Il nesso tra legge elettorale e nuovo Senato è discusso con preoccupante superficialità. Se ne fa una questione di calendario, senza badare alla sostanza. L'Italicum consente a una minoranza sostenuta dal 20% degli aventi diritto al voto di arrivare al governo, potendo contare su deputati non scelti dagli elettori e non avendo risolto il conflitto di interessi, con la strada aperta al Quirinale e a modifiche più gravi della Costituzione.

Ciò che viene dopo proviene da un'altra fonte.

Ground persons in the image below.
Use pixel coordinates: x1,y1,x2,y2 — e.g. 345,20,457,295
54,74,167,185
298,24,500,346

Se si insiste con l’Italicum – si spera con qualche miglioramento - ci serve un forte Senato delle garanzie che, in regime bicamerale, si occupi di alta legislazione, della Costituzione, dei Codici dei diritti fondamentali, dell'ordinamento istituzionale e del controllo dell'attività statale. Funzioni tanto delicate richiedono l'elezione da parte dei cittadini con un’apposita legge elettorale non finalizzata alla governabilità, perché in questa assemblea mancherebbe il voto di fiducia; sarebbero inoltre dimezzati il numero di senatori e le rispettive indennità. Si passerebbe dal bicameralismo perfetto al bicameralismo delle garanzie con una chiara distinzione di compiti, alla Camera il governo del Paese e al Senato l'attuazione dei principi costituzionali.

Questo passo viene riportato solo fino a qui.